Text =>
+---+
Nice problem and Nice editorial :slight_smile:

1 Like

One of the best problems I have seen in a while!

4 Likes

I Loved it! Felt great after solving it!

1 Like

Completely agreed!!

1 Like

Is there a clean way to optimize this approach?
(It is getting TLE on the last 2 test cases).
My Submission.
Thanks.

1 Like

I tried Longest Common Subsequence DP approach but I got only 3 test cases working with that and rest either gave WA or TLE

Can anyone help me in identifying why I’m getting TLE although i used binary lifting?
@rishabhdevil
Code:

//here
ll is long long int
V is vector
this code is for just one case not for t test cases..
//

    ll n, m;
    cin >> n;
    string s;
    cin >> s >> m;
    V<ll> nxt(n+1);
    nxt[n] = n;
    ll l = ceil(log2(n));
    V<V<ll>> up(n+1,V<ll>(l+1)), idx(26);
    for(int i = 0; i < n; i++)
        idx[s[i]-'a'].pb(i);
    for(int i = 0; i < 26; i++) idx[i].pb(n);
    for(int i = 0; i < n; i++){
        ll j = s[i]-'a';
        j = (j+1)%26;
        ll ind = lower_bound(idx[j].begin(), idx[j].end(), i)-idx[j].begin();
        nxt[i] = idx[j][ind];
    }

    for(int j = 0; j <= l; j++){
        for(int i = 0; i < n; i++){
            up[i][j] = nxt[i];
            nxt[i] = nxt[nxt[i]];
        }
    }

    ll res = n+1;
    for(int i = 0; i < n; i++){
        ll tmp = m-1;
        ll u = i;
        for(int j = l; j >= 0; j--){
            if((1<<j) <= tmp){
                u = up[u][j];
                tmp -= (1<<j);
            }
            if(u == n)  break;
        }
        //cerr << u << " ";
        if(tmp > 0 || u == n)  continue;
        if((s[u]-'a') == (m-1+26)%26)
            res = min(res, u-i+1-m);
    }
    if(res == n+1)  res = -1;
    cout << res << endl;

THANK YOU!!!

Kudos to @ashishgup, Really nice problem!
+---+
Entries supplied =>
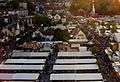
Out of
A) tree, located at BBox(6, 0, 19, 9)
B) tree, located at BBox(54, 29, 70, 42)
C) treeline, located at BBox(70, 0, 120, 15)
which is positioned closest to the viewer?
Result: tree, located at BBox(54, 29, 70, 42)

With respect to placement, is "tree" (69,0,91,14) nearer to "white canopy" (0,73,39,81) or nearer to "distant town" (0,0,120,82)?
"distant town" (0,0,120,82)

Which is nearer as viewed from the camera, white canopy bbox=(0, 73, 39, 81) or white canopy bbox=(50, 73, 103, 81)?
white canopy bbox=(50, 73, 103, 81)

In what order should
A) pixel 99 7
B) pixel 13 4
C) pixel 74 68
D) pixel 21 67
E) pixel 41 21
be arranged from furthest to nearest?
pixel 99 7, pixel 13 4, pixel 41 21, pixel 21 67, pixel 74 68

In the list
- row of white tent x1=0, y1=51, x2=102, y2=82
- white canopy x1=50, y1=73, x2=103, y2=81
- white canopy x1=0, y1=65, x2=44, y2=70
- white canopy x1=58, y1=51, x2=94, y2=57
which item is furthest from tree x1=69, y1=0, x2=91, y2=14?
white canopy x1=50, y1=73, x2=103, y2=81

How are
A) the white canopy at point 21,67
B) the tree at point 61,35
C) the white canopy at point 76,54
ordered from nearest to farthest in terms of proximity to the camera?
the white canopy at point 21,67 < the white canopy at point 76,54 < the tree at point 61,35

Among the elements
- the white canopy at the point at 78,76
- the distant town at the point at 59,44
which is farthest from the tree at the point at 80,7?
the white canopy at the point at 78,76

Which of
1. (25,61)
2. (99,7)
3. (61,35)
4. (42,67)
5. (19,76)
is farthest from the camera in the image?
(99,7)

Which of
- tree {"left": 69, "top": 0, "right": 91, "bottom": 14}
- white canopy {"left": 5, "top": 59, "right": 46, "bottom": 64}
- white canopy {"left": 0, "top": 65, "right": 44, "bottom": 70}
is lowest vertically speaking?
tree {"left": 69, "top": 0, "right": 91, "bottom": 14}

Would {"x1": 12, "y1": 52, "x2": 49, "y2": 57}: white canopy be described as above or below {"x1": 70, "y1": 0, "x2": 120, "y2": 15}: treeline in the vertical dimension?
above

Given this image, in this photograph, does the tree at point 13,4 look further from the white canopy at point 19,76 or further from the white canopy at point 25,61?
the white canopy at point 19,76

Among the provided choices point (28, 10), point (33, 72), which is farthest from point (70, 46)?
point (28, 10)

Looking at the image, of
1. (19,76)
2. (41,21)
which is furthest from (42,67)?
(41,21)

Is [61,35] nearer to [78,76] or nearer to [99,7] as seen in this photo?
[78,76]
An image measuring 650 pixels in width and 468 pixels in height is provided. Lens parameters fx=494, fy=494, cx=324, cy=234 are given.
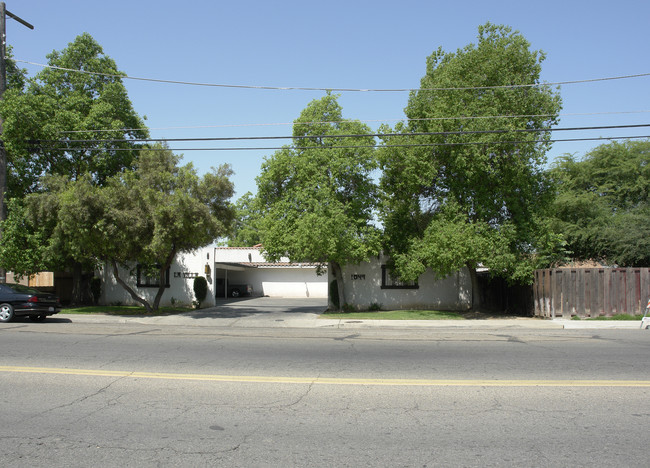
+---+
Exercise aim =>
Please list every variable that the code in the forum thread declares with the type V.

Solution to this task =>
nxt, up, idx